PROBLEM> Count the lines in the records below that contain the string "dirt", and reply with that number alone.

EXTRACTED MATERIAL>

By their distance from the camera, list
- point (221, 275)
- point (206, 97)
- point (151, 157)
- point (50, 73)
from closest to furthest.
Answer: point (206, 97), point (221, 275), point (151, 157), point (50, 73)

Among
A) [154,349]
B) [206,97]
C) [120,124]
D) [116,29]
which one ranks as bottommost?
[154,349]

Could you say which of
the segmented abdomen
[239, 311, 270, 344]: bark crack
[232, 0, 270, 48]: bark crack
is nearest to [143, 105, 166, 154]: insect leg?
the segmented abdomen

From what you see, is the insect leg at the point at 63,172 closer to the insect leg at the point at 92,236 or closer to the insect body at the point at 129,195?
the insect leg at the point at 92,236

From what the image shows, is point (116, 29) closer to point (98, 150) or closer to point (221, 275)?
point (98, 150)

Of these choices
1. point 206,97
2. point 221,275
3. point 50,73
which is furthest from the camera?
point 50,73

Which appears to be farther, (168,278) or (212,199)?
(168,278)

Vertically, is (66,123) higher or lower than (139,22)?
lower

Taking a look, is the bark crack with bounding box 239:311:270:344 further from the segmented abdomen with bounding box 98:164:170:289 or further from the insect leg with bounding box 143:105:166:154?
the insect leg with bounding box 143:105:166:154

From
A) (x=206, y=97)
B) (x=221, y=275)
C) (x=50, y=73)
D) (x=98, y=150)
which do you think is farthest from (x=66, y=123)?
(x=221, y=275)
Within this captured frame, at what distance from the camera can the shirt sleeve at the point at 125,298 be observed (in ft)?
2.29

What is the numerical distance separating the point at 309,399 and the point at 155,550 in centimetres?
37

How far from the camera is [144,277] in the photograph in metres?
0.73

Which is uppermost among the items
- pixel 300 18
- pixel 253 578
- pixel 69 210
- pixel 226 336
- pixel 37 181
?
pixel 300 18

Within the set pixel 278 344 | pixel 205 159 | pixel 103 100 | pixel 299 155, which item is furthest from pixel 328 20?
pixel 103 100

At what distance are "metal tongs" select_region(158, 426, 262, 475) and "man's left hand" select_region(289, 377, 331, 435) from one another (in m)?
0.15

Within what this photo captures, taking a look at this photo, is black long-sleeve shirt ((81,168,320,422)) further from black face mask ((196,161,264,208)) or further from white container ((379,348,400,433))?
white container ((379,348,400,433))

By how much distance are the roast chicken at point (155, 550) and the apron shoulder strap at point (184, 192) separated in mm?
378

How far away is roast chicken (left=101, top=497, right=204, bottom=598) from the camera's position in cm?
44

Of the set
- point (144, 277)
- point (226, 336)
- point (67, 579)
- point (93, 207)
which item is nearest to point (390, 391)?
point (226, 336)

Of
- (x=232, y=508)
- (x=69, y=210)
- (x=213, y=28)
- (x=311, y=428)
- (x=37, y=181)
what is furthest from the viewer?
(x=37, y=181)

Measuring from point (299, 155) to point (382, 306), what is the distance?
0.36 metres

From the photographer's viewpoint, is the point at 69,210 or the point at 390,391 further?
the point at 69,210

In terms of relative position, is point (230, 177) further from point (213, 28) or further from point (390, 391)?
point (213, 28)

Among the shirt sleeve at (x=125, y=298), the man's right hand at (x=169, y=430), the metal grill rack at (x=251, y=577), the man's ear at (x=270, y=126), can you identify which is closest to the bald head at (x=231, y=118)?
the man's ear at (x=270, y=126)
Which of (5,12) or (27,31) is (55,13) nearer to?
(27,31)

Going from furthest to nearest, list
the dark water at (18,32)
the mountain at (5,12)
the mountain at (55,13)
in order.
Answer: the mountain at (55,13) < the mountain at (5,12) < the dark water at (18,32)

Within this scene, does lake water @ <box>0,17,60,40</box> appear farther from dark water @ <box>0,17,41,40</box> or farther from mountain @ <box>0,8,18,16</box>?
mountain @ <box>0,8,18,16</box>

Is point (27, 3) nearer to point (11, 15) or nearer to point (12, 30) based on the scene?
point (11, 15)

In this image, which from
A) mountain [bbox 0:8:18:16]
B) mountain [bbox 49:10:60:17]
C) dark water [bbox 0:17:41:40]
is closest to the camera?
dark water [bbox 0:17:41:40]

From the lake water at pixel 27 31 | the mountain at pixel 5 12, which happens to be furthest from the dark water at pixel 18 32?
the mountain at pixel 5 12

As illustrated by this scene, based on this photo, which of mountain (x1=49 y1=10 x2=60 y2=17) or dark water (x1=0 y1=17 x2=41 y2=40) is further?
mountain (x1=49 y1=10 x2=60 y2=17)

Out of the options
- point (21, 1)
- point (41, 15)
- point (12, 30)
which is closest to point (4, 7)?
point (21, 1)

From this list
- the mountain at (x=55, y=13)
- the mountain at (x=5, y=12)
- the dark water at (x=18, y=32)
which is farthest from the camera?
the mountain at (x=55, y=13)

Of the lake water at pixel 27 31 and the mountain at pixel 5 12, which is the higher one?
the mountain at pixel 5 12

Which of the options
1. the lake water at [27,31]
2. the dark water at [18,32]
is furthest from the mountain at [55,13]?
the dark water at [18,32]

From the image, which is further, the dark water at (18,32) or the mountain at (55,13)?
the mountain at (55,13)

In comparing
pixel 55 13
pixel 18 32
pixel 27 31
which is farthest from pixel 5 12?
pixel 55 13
---
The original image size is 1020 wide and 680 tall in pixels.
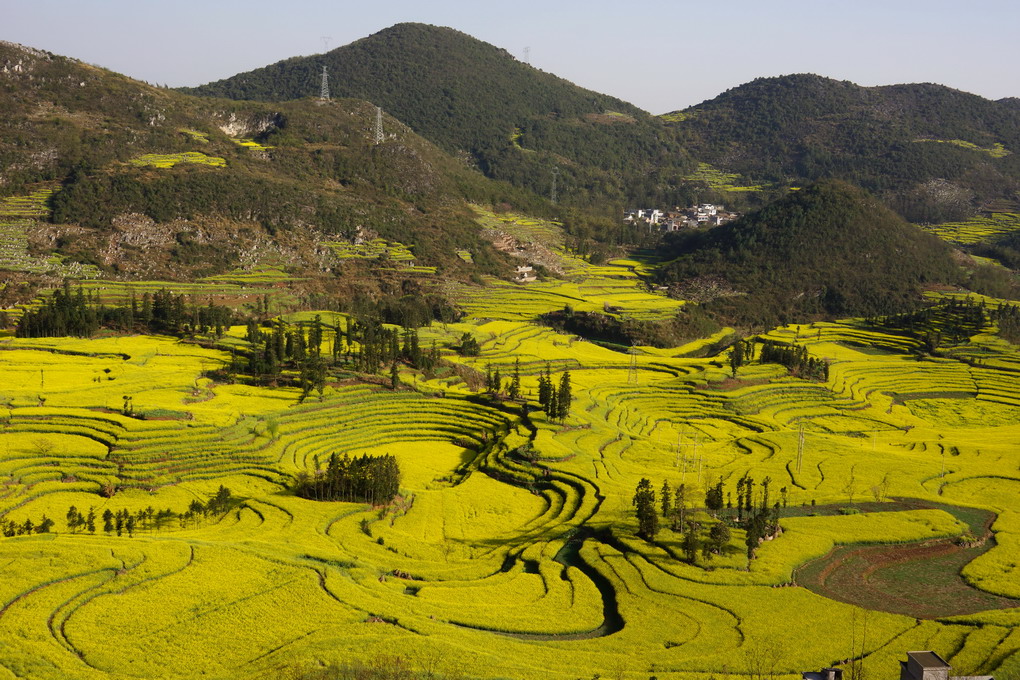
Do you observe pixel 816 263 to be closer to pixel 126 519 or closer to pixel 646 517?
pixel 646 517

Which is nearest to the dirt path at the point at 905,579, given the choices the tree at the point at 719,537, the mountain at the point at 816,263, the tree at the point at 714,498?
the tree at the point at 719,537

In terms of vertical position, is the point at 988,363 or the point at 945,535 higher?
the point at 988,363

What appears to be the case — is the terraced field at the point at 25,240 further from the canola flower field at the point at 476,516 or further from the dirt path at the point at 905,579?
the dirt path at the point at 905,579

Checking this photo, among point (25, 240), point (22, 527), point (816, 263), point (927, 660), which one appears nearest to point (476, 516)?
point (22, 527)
* * *
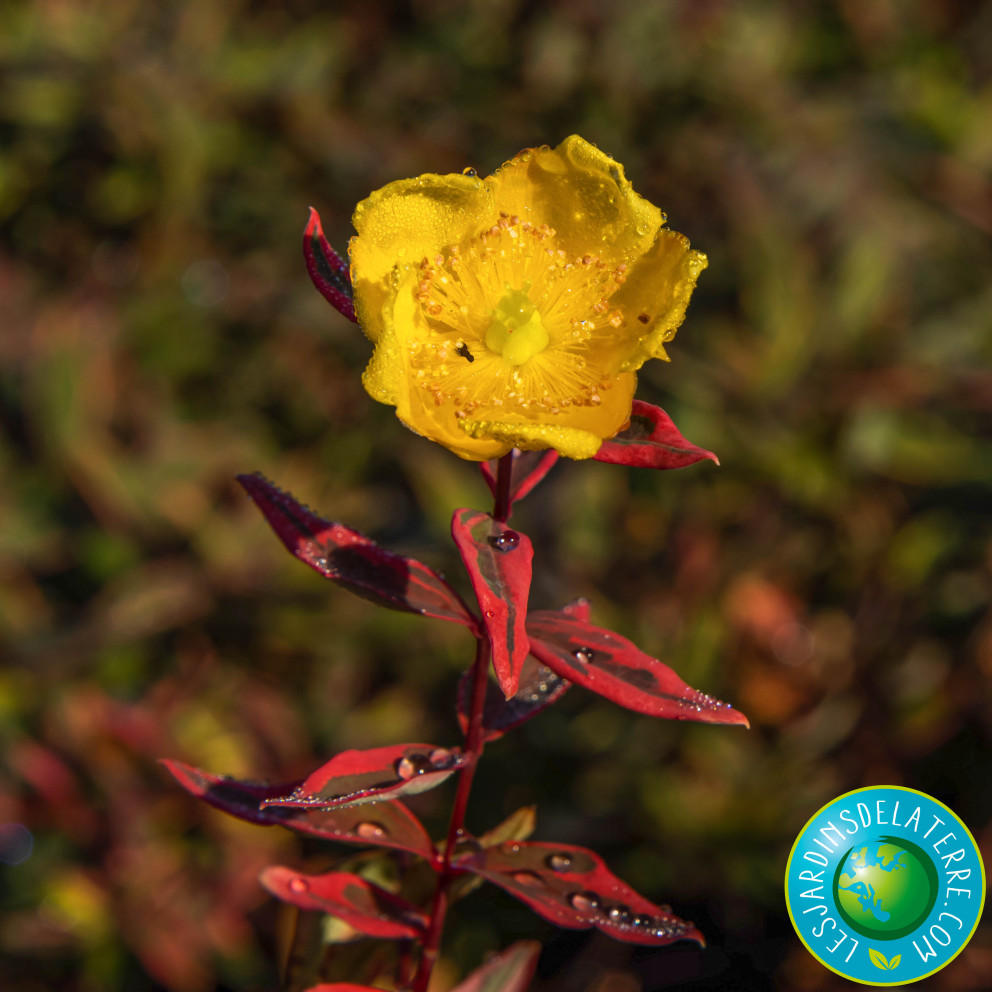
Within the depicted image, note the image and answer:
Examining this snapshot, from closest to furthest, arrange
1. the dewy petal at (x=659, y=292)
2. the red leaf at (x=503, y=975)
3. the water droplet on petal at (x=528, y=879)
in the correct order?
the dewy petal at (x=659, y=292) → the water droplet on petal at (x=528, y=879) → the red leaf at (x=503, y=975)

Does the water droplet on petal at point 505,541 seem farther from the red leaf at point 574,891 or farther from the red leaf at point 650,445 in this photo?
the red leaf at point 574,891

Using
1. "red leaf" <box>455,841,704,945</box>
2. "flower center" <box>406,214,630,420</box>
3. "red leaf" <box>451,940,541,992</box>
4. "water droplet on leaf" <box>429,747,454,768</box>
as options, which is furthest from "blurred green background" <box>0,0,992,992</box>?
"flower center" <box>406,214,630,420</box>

EXERCISE OUTPUT> 3